The catabolism of
ganglioside GM2 is dependent on the lysosomal
enzyme β-
hexosaminidase A and a supporting
lipid transfer protein, the
GM2 activator protein. A genetically based disturbance of GM2 catabolism, leads to several subtypes of the
GM2 gangliosidosis:
Tay-Sachs disease,
Sandhoff disease, the AB-variant and the B1-variant, all of them having GM2 as major lysosomal storage compound. Further on it is known that the
gangliosides GM2 and GM3 accumulate as secondary storage compounds in
mucopolysaccharidoses, especially in Hunter disease,
Hurler disease, Sanfilippo disease and
Sly syndrome, with
chondroitin sulfate as primary storage compound. The exact mechanism of
ganglioside accumulation in mucopolysaccaridoses is still a matter of debate.

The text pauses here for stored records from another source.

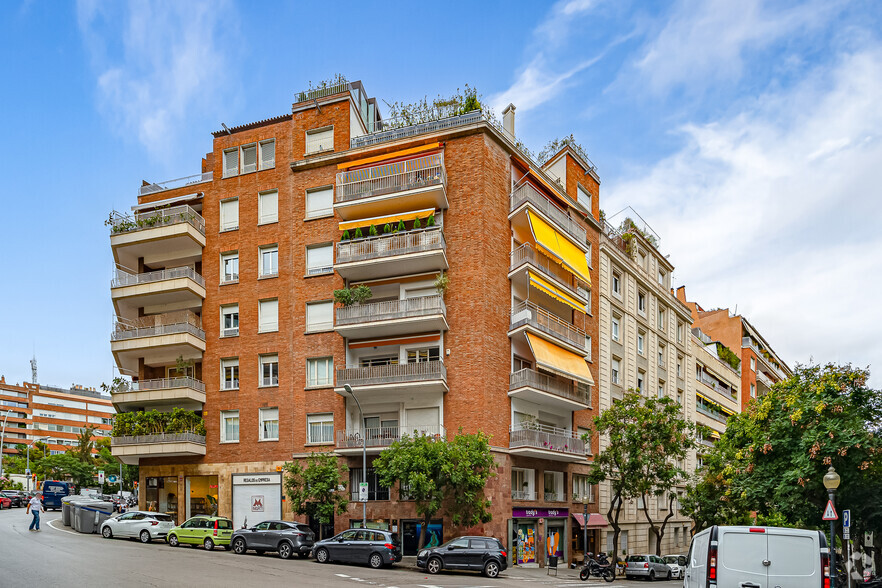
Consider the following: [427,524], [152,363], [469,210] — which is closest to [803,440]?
[427,524]

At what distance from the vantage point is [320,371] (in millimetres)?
39312

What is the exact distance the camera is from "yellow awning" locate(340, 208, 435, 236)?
124 ft

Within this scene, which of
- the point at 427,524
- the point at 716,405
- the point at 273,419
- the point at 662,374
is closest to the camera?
the point at 427,524

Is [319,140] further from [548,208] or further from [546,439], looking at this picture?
[546,439]

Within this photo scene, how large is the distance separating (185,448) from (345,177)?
1603cm

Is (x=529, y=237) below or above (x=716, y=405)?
above

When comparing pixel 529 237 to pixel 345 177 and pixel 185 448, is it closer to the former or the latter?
pixel 345 177

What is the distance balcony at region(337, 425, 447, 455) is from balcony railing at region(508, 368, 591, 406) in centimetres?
433

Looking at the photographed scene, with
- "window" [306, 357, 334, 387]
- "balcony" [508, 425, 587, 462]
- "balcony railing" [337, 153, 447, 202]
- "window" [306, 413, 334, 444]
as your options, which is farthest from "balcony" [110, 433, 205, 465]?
"balcony" [508, 425, 587, 462]

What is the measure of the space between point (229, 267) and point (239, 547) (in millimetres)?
16009

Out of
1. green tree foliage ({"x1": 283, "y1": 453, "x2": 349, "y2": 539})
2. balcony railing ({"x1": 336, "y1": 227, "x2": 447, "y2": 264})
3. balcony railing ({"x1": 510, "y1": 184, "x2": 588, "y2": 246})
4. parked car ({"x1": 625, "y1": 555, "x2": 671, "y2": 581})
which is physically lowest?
parked car ({"x1": 625, "y1": 555, "x2": 671, "y2": 581})

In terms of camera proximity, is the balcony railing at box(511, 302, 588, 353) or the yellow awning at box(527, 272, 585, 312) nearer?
the balcony railing at box(511, 302, 588, 353)

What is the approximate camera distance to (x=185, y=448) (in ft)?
132

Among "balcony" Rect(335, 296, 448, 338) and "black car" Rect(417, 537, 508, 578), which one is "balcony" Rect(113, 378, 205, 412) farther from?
"black car" Rect(417, 537, 508, 578)
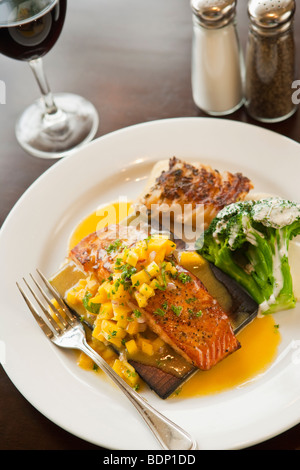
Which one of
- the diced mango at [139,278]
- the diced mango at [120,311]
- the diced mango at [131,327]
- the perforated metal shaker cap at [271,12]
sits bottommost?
the diced mango at [131,327]

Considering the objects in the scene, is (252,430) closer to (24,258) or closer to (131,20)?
(24,258)

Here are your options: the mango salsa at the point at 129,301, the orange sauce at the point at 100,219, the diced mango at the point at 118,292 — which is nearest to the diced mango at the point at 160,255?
the mango salsa at the point at 129,301

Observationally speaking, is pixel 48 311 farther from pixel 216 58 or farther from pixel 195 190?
pixel 216 58

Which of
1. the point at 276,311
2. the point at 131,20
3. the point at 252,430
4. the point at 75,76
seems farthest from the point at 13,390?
the point at 131,20

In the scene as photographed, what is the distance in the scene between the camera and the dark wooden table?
3.93 m

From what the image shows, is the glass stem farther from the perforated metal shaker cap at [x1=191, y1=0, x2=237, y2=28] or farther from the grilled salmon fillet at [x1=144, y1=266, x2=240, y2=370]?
the grilled salmon fillet at [x1=144, y1=266, x2=240, y2=370]

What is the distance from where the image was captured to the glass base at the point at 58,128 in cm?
392

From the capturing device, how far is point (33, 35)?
3.21m

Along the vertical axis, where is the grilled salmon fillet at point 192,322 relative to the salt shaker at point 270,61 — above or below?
below

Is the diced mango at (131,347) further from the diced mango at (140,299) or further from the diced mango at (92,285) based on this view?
the diced mango at (92,285)

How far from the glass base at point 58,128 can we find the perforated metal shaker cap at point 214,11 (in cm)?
111

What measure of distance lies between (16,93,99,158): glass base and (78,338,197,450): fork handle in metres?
1.77

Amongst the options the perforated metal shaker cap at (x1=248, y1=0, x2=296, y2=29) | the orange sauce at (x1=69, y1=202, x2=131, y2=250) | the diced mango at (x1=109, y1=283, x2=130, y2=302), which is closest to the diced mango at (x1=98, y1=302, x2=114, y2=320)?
the diced mango at (x1=109, y1=283, x2=130, y2=302)

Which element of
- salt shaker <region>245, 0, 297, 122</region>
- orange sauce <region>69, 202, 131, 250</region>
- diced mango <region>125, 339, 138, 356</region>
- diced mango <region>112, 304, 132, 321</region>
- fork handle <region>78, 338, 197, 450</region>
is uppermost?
salt shaker <region>245, 0, 297, 122</region>
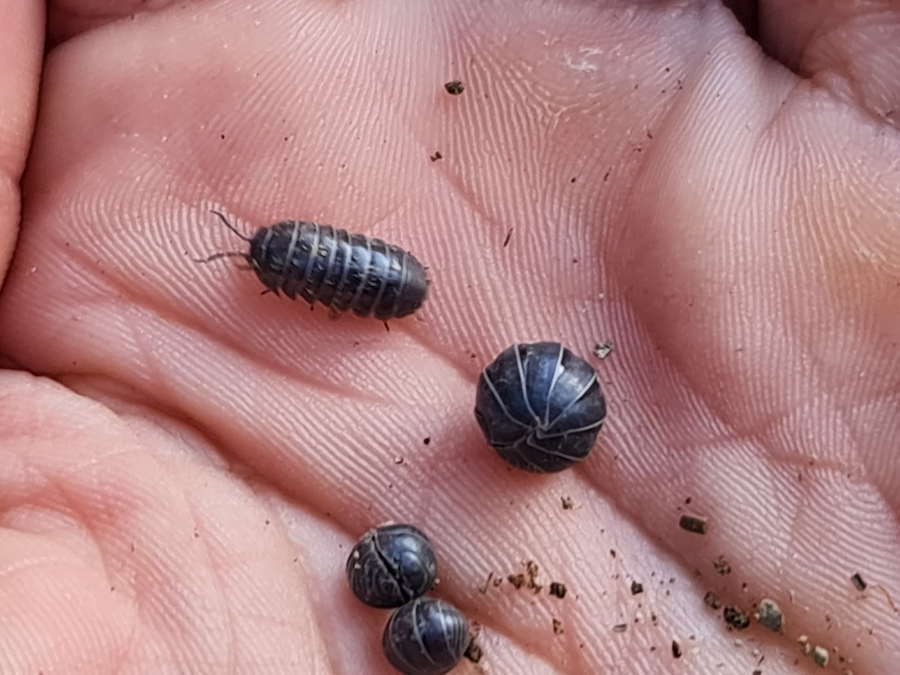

Here, we show that
chondroitin sulfate strongly inhibits the catabolism of membrane-bound GM2 by β-
hexosaminidase A in presence of
GM2 activator protein in vitro already at low micromolar concentrations. In contrast,
hyaluronan, the major storage compound in
mucopolysaccharidosis IX, a milder disease without secondary
ganglioside accumulation, is a less effective inhibitor. On the other hand, hydrolysis of micellar-bound GM2 by β-
hexosaminidase A without the assistance of GM2AP was not impeded by
chondroitin sulfate implicating that the inhibition of GM2 hydrolysis by
chondroitin sulfate is most likely based on an interaction with GM2AP, the GM2AP-GM2 complex or the GM2-carrying membranes. We also studied the influence of some cationic amphiphilic drugs (
desipramine,
chlorpromazine,
imipramine and
chloroquine), provoking
drug induced phospholipidosis and found that all of them inhibited the hydrolysis of GM2 massively.